Miesmuschel auf einem Stein. Mit ihren Byssusfäden kann sie sich an festen Gegenständen in der Brandung festsetzen.
(Bild: Universität Bayreuth)

Muschelbyssus bezeichnet den Halteapparat aus dünnen beweglichen Fäden, mit denen sich Muscheln an Felsen, Holz oder anderen festen Gegenständen in der Brandung festsetzen. Sie wachsen aus dem Muschelfuß im Inneren der Muscheln und verfügen über besonders klebende „Füße“, die ein Wegrutschen ins offene Meer verhindern.
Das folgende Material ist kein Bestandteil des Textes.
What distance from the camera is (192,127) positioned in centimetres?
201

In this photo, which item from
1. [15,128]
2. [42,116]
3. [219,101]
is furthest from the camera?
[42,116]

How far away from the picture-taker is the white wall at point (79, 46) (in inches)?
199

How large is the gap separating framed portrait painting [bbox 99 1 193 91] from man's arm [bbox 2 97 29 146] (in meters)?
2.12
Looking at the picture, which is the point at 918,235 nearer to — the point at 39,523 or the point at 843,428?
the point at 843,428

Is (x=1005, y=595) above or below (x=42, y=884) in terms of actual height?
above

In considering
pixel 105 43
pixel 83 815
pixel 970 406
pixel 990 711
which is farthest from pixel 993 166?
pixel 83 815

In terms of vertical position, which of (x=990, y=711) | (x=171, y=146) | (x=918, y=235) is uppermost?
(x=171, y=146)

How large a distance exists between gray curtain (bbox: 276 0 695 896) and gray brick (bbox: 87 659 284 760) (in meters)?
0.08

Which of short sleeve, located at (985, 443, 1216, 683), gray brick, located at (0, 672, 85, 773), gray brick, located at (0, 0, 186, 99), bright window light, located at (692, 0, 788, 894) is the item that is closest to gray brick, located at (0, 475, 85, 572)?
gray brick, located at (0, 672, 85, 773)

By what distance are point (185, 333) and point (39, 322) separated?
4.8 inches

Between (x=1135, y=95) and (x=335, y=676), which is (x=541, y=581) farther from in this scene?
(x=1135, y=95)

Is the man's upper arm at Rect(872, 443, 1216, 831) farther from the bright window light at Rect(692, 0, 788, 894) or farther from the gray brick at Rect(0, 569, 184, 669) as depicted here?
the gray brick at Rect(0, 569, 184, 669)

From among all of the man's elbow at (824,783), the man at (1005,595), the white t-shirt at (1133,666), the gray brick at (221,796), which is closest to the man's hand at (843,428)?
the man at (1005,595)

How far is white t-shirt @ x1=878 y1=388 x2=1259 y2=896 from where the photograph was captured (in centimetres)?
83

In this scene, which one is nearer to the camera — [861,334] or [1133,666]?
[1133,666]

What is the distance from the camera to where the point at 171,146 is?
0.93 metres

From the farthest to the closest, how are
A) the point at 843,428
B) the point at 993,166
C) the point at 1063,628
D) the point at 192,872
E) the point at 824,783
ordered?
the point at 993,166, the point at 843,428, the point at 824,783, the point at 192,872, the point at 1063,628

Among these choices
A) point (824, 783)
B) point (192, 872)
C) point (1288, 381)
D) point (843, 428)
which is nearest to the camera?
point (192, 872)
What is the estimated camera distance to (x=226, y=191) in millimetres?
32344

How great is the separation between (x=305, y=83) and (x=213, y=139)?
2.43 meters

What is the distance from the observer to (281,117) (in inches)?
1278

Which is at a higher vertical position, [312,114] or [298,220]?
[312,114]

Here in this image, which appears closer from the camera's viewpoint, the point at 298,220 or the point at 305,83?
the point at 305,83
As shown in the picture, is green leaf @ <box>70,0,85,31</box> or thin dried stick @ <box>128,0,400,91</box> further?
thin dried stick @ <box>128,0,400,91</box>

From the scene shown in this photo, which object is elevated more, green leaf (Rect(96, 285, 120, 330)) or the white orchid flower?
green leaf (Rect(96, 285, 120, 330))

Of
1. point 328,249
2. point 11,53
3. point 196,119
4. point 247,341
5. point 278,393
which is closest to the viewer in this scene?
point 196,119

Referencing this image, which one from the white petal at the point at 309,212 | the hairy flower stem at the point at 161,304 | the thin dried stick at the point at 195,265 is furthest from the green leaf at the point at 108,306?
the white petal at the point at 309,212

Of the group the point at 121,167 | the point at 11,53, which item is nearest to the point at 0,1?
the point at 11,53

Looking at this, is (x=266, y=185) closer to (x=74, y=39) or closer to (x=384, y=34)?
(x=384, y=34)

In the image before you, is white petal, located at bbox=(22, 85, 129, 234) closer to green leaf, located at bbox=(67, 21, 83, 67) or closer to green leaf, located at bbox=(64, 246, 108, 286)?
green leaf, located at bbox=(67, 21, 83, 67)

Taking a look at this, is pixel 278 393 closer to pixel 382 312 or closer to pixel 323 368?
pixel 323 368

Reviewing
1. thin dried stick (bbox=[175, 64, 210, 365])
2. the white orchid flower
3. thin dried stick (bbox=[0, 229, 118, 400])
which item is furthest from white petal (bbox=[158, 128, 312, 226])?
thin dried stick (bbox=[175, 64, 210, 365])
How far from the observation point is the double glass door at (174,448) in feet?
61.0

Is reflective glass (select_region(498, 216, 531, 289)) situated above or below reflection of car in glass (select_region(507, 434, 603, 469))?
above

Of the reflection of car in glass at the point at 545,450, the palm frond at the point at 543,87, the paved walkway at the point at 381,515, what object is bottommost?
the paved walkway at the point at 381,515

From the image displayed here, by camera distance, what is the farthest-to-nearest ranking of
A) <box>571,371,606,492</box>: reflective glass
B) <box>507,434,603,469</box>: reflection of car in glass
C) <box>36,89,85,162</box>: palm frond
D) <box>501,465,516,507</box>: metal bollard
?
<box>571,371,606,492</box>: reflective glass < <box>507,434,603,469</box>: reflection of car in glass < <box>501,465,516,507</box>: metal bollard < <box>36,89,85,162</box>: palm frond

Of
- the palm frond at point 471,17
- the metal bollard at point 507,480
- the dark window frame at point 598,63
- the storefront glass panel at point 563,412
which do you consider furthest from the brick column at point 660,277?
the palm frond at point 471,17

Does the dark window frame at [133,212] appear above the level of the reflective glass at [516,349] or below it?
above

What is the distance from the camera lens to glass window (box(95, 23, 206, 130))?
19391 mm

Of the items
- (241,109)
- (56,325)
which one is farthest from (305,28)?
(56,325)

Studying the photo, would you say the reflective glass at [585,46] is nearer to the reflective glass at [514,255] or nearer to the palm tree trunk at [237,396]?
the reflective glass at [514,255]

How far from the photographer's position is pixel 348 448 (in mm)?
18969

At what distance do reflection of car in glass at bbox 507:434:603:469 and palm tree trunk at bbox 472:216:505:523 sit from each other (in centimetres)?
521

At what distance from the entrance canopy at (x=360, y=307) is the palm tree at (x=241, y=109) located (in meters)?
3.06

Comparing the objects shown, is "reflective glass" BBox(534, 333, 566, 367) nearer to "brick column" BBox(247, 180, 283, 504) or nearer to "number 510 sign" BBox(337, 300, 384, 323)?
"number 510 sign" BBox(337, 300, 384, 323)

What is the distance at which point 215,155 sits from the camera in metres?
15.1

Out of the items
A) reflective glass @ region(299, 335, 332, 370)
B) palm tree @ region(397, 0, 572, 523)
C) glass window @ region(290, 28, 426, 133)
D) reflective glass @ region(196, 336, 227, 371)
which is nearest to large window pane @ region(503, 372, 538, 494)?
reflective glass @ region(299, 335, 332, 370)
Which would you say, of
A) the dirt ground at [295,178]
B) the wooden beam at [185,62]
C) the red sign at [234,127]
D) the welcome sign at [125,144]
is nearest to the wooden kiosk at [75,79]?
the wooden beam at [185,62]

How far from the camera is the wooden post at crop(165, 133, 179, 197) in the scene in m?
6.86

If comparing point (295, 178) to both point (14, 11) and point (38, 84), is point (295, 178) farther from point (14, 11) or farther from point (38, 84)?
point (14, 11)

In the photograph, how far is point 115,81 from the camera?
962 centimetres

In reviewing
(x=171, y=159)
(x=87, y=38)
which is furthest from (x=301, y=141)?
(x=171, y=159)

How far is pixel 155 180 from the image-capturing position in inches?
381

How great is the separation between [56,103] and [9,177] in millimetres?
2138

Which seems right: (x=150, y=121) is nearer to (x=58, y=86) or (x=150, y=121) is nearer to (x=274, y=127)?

Für die Byssusfäden der Miesmuschel ist es charakteristisch, dass ihre äußeren Enden viel steifer sind als die dem Muschelinneren nächstgelegenen, deutlich flexibleren Abschnitte. Dadurch sind die Fäden einerseits hinreichend fest, um den Strömungen des Wassers widerstehen zu können; andererseits sind sie zum Muschelinneren hin so flexibel, dass die weichen Muskeln der Muschel nicht verletzt werden.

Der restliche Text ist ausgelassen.